Antibiotic resistance poses a significant global health challenge, necessitating a multidisciplinary effort to decipher the mechanisms underlying resistance and develop effective strategies combat resistance. In recent years, the emergence of high-throughput sequencing technologies and other omics technologies combined with computational analysis tools has revolutionized our ability to study microbial (meta)genomic and phenomic data, offering new opportunities to explore and unravelling the complexity of antibiotic resistance, paving the way for new strategies, diagnostics, and therapeutic interventions in the fight against resistant infections.



This Research Topic aims to bring together researchers and experts to unravel the complexities of antibiotic resistance by harnessing the power of computational analysis and dynamic tracking in microbial (meta)genomics and/or phenomics. We invite submissions that highlight innovative approaches, novel algorithms, and data-driven strategies to understand the molecular basis of antibiotic resistance, identify resistance genes, track resistance evolution, and predict resistance patterns at both the organismal and community levels. By utilizing the power of computational tools, this topic aims to unravel the complexity of antibiotic resistance, paving the way for new strategies, diagnostics, and therapeutic interventions in the fight against resistant infections.
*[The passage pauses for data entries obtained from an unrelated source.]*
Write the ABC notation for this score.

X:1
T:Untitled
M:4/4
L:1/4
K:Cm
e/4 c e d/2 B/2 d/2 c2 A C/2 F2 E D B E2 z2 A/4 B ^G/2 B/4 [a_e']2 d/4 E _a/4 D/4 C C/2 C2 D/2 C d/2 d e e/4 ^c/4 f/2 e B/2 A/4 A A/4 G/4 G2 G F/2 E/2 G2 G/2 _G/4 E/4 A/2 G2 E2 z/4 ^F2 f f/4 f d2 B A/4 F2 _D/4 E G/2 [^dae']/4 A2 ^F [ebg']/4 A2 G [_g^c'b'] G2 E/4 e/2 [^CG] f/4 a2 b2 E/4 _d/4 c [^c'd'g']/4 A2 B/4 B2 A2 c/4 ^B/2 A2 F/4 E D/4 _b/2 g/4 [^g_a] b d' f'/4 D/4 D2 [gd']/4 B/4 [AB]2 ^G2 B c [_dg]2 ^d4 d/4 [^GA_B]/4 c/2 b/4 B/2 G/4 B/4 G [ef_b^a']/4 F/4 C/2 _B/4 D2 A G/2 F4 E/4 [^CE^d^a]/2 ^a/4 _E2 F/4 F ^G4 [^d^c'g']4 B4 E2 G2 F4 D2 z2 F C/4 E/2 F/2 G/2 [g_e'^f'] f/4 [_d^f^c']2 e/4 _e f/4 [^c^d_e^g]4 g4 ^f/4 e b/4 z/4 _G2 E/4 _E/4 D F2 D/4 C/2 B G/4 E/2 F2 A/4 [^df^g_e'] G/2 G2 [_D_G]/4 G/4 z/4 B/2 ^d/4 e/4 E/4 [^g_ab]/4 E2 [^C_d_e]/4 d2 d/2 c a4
We welcome a variety of contributions, including original research, reviews, novel methodologies, hypotheses/theories, perspectives, and both experimental and in silico/computational studies. The themes include, but are not limited to:



• Computational tools and algorithms enabling the identification and annotation of antibiotic resistance genes in microbial genomes and metagenomic data.

• Modelling of antibiotic resistance evolution and prediction of resistance patterns using population genomics and evolutionary dynamics.

• Network analysis and systems biology approaches to decipher the regulatory networks and signalling pathways governing antibiotic resistance.

• Unravelling the role of mobile genetic elements, plasmids, and horizontal gene transfer in antibiotic resistance dissemination.

• Application of machine learning, artificial intelligence, and data mining techniques to analyse large-scale (meta)genomic and phenomic datasets for antibiotic resistance surveillance and prediction.

• Innovative approaches for tracking and characterizing antibiotic resistance at the microbial community and microbiome levels.

• Exploring the relationship between antibiotic resistance and microbial ecology, host-pathogen interactions, and intra-species communication.

• Meta-analyses and comparative genomics studies uncovering patterns of antibiotic resistance across diverse environments and patient cohorts.

• Translational implications and potential interventions arising from computational analysis and dynamic tracking of antibiotic resistance.